▶ STATED TASK 1:
Answer these questions using the induction heater thread.
(a) At what power setting does the heater trip out on overcurrent?
(b) How many SCRs had to be replaced?
(c) About how many different coils did the forge where Navyguy worked keep in stock?
▶ STATED TASK 2:
For each statement, decide whether it agrees with the induction heater thread. Answer yes or no, and quote the words that decide it.
(a) About 20 bars ran through the coils at 40% without trouble.
(b) The coil bed holds two coils.
(c) The forge where Navyguy worked sent coils out whenever they needed repair.
▶ STATED TASK 3:
In the induction heater thread, list everything Navyguy's first reply says to check.

▶ PASSAGE TO READ:
○ ○ ○ ○ ○ ○ ○
# Induction Heaters



## TheDude_Abides

Anyone have any experience with any induction heaters? Namely Ajax-Tocco. We are a forge facility and have a 600kw Pacer 2 heater that will shutoff if you turn the power above 40%. I ran about 20 bars through our coils at 40% no problem. Turn it up to 50% and it trips out on overcurrent. I checked all the bolted connections with a Fluke 568 and everything was within tolerance (60-70 degrees F, the bus is watercooled). Anyone with any experience would be appreciated.


----------



## Navyguy

Check the SCRs and the caps. If the caps are banked, then they will cut in and out as the load requires. if the bank of caps is shorted it trips the breaker.

The other issue I would check to see if the coil is isolated and not shorting out on carbon dust.

Cheers
John


----------



## TheDude_Abides

Checked all SCR's and had to replace two. The Caps are banked with either 2 or 4 resistors. 2 caps per SCR. We have a coil bed with three coils on it. We are planning on changing the coils out in the morning because there is no way to inspect inside the coil without cutting it in half due to the cast refractory. Do you have alot of experience with these type heaters? If so I would like to pick your brain.


----------



## Navyguy

I worked maintenance in a forge for a few years. Our furnaces were pretty old and we were always "tweaking" them for different product runs.

We would send out control boards for repairs calibration as necessary. We built / rebuild out own coils or did repairs to the cooling when needed. The only time we sent coils out is when we had a backlog to do and needed inventory. We stocked about 100 or so different coils, some singles and but mostly doubles.

Please take the time to fill in your profile and I am sure others will assist.

Cheers
John


----------



## John Valdes

Welcome to Electrician Talk Dude.
Please take a few minutes and fill out your profile.
○ ○ ○ ○ ○ ○ ○
▶ DATA EXCERPTS:
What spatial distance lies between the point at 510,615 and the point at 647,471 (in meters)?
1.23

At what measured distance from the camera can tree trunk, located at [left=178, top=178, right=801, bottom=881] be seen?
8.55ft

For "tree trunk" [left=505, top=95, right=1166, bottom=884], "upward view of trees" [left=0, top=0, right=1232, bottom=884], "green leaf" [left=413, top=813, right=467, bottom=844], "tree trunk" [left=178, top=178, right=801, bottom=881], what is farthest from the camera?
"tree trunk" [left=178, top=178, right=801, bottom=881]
○ ○ ○ ○ ○ ○ ○
▶ WRITTEN ANSWER 1:
(a) 50%
(b) Two
(c) About 100

▶ WRITTEN ANSWER 2:
(a) Yes: "I ran about 20 bars through our coils at 40% no problem."
(b) No: "We have a coil bed with three coils on it."
(c) No: "The only time we sent coils out is when we had a backlog to do and needed inventory."

▶ WRITTEN ANSWER 3:
- The SCRs
- The caps
- Whether the coil is isolated and not shorting out on carbon dust